Au moment où il prend le pouvoir, rien ne reste plus du rédacteur du National de 1830 et de l’auteur de l’Histoire de la Révolution : il ne reste plus qu’un conservateur effrayé de son péché de jeunesse. Car il a avoué, dans ce livre, son admiration pour la Convention, excusé et expliqué la Terreur. Il s’est même flatté d’avoir le premier parlé en détail, dans l’histoire, « des emprunts, des contributions et du papier-monnaie » et donné le « prix du pain, du savon et de la chandelle ». Ces mérites, et ils ne sont pas minces, et il avait lieu d’en être fier, il va les désavouer dans sa deuxième édition.
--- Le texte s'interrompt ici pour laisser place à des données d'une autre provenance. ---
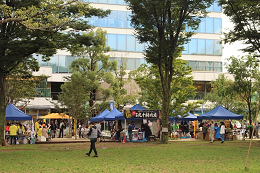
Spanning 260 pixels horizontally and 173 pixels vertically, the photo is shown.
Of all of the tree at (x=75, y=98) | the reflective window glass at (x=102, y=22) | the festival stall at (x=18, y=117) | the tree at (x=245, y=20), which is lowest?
the festival stall at (x=18, y=117)

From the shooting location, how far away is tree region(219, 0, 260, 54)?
25328mm

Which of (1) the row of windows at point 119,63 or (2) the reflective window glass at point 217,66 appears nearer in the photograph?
(1) the row of windows at point 119,63

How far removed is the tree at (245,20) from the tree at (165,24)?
2.29 metres

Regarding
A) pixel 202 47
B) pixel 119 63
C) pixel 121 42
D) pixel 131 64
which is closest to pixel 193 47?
pixel 202 47

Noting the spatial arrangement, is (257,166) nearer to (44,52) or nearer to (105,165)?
(105,165)

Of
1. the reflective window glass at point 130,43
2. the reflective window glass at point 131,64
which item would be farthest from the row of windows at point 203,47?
the reflective window glass at point 131,64

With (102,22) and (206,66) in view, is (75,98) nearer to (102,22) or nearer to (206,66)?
(102,22)

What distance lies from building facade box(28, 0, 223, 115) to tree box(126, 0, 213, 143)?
2281 cm

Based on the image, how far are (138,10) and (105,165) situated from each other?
16.1 m

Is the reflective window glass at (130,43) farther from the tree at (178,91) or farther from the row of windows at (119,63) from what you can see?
the tree at (178,91)

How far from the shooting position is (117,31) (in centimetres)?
6000

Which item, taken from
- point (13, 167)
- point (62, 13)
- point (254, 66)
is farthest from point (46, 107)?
point (13, 167)

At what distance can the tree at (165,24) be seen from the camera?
28.0 meters

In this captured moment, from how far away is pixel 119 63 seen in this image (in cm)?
5734
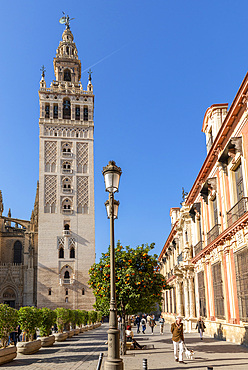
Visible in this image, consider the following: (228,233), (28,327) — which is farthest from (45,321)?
(228,233)

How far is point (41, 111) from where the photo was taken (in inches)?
2338

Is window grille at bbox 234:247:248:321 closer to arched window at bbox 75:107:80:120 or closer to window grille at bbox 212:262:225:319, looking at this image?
window grille at bbox 212:262:225:319

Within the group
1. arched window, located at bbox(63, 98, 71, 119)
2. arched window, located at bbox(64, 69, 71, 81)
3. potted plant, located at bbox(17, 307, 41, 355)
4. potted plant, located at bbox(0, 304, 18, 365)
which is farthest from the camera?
arched window, located at bbox(64, 69, 71, 81)

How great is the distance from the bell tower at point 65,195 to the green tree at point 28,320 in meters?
35.4

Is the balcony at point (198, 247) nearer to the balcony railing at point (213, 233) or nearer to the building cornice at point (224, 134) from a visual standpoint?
the balcony railing at point (213, 233)

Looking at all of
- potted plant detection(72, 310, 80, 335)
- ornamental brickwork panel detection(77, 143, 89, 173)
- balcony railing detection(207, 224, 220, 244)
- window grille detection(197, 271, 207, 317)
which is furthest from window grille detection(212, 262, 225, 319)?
ornamental brickwork panel detection(77, 143, 89, 173)

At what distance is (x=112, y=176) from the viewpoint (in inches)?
428

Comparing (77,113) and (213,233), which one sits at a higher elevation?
(77,113)

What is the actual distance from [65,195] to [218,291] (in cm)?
3775

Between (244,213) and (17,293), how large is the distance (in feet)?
157

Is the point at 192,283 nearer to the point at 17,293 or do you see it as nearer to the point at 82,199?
the point at 82,199

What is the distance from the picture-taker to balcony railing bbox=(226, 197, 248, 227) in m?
15.7

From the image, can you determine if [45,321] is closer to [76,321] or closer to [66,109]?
[76,321]

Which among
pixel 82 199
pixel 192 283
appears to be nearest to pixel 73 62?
pixel 82 199
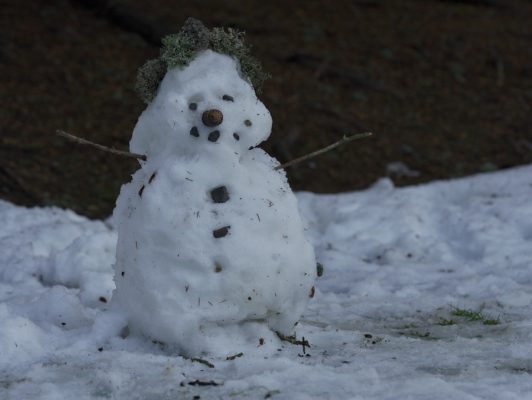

Il vient d’entrer à l’Académie française. Partout où le mot « peuple » figure dans son récit des incidents tumultueux de la Révolution, il le remplace par celui de « populace », beaucoup plus académique. Le pas est sauté : l’homme n’est plus, qui écrivait en 1830 du cabinet Polignac : « Il faut enfermer le ministère dans la Charte comme Ugolin dans sa tour ». C’est à présent l’homme de la poigne qui ne menace du « mouvement » que lorsque, renversé du pouvoir, il aspire à diriger la « résistance ».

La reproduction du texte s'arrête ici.